Alexa, Siri und Co – sind digitale Assistenten eine Hilfe oder Fluch?
BRANDL: Künstliche Intelligenz wird zu unserem Begleiter, einige Entwicklungen werden sich verlaufen wie früher einmal das Tamagotchi. Ich persönlich möchte in meinem privatesten Bereich keine Technologie haben, die mich belauscht.
Welche Entwicklungen hin zum Digitalen lehnen Sie ab?
BRANDL: Wenn ich mir das soziale Bewertungssystem mit Vollüberwachung in chinesischen Städten anschaue, ist das eine Welt, in der ich mir nicht vorstellen kann, zu leben.
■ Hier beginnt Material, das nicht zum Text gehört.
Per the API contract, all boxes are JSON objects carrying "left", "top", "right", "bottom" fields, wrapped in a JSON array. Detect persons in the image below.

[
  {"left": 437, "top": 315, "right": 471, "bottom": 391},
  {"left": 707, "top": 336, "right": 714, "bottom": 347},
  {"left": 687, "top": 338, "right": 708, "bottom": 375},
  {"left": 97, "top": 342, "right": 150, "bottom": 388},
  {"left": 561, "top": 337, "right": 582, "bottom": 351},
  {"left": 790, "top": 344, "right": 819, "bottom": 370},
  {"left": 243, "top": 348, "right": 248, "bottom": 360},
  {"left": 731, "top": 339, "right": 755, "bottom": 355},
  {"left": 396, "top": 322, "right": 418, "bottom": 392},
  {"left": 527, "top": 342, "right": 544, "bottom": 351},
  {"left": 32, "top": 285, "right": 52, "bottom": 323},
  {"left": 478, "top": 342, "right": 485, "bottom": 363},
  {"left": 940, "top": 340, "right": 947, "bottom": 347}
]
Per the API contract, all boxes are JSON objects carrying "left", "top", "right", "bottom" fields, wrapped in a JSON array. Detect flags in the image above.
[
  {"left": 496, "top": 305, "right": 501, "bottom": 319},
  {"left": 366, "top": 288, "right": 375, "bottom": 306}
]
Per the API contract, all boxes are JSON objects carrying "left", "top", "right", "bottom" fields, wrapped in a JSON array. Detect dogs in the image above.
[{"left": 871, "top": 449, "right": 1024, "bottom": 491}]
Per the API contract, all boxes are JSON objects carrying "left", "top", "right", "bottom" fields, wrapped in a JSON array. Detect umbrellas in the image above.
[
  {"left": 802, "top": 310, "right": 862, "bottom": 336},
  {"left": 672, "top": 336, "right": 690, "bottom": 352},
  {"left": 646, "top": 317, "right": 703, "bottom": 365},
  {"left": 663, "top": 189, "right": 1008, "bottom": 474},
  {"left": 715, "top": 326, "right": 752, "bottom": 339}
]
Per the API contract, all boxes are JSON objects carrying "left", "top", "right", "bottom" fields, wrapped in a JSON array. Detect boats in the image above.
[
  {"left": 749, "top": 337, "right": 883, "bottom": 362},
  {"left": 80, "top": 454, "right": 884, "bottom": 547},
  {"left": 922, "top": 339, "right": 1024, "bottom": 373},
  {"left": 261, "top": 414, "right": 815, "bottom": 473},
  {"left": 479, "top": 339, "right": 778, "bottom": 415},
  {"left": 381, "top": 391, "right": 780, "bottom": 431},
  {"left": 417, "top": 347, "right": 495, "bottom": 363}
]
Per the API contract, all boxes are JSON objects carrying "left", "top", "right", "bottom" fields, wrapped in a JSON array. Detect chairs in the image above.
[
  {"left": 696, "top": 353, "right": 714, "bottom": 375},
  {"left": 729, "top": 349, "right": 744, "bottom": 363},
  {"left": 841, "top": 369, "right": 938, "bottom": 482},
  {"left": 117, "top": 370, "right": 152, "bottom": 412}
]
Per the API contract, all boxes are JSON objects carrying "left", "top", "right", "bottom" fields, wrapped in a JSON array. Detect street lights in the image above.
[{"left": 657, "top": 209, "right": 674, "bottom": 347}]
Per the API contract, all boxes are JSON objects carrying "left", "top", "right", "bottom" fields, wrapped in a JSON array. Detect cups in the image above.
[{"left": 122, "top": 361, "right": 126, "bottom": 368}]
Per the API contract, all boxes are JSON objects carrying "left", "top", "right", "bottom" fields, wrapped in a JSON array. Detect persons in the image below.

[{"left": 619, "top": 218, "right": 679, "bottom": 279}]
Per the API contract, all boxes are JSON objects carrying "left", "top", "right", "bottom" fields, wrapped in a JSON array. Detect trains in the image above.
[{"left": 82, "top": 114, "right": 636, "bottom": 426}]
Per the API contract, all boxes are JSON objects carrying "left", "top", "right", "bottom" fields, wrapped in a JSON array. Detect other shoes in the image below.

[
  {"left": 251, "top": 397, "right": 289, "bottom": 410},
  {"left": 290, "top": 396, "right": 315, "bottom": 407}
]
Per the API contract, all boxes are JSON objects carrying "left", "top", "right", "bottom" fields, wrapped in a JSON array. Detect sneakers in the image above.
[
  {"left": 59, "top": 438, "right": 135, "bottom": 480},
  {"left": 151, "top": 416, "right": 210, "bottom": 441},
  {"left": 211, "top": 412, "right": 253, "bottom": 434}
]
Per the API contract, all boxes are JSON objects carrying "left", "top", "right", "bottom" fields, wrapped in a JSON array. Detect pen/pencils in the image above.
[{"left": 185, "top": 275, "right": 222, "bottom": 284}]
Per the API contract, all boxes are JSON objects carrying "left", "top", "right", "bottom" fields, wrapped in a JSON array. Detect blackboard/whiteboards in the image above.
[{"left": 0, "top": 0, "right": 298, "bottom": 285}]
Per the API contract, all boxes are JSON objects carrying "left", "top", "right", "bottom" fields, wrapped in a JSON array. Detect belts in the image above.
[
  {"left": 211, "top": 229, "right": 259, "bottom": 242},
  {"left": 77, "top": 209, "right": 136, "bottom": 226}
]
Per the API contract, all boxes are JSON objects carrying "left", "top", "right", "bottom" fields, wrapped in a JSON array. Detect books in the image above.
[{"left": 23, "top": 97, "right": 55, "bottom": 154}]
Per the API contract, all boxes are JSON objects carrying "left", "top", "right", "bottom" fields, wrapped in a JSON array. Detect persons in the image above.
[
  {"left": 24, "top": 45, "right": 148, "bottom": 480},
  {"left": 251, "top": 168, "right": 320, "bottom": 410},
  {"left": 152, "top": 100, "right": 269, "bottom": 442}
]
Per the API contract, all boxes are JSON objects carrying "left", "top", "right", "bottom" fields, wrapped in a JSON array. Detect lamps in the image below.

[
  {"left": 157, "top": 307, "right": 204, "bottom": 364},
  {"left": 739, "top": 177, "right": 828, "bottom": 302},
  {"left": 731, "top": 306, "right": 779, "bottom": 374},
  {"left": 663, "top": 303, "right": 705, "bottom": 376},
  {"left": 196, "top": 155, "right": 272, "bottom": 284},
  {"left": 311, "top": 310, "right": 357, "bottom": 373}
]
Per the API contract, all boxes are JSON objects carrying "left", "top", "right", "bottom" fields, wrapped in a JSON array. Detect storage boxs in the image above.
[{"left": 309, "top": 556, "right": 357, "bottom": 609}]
PORSCH: Die Entwicklung unseres Gesundheitssystems – wo soll das hinführen? Werde ich von den Kassen nicht genommen, weil sie mich komplett scannen? Da könnten einige auf der Strecke bleiben, da sehe ich eine große Gefahr.
Was wäre für Sie ein Worst Case-Szenario der Digitalisierung?
BRANDL: Dass ein großer Prozentsatz der Menschen abgehängt wird.
PORSCH: Ein Cyberghetto von Menschen, die nicht mehr gebraucht werden und von Menschen, die in ein Leben in Scheinwelten wie Soziale Netzwerke führen.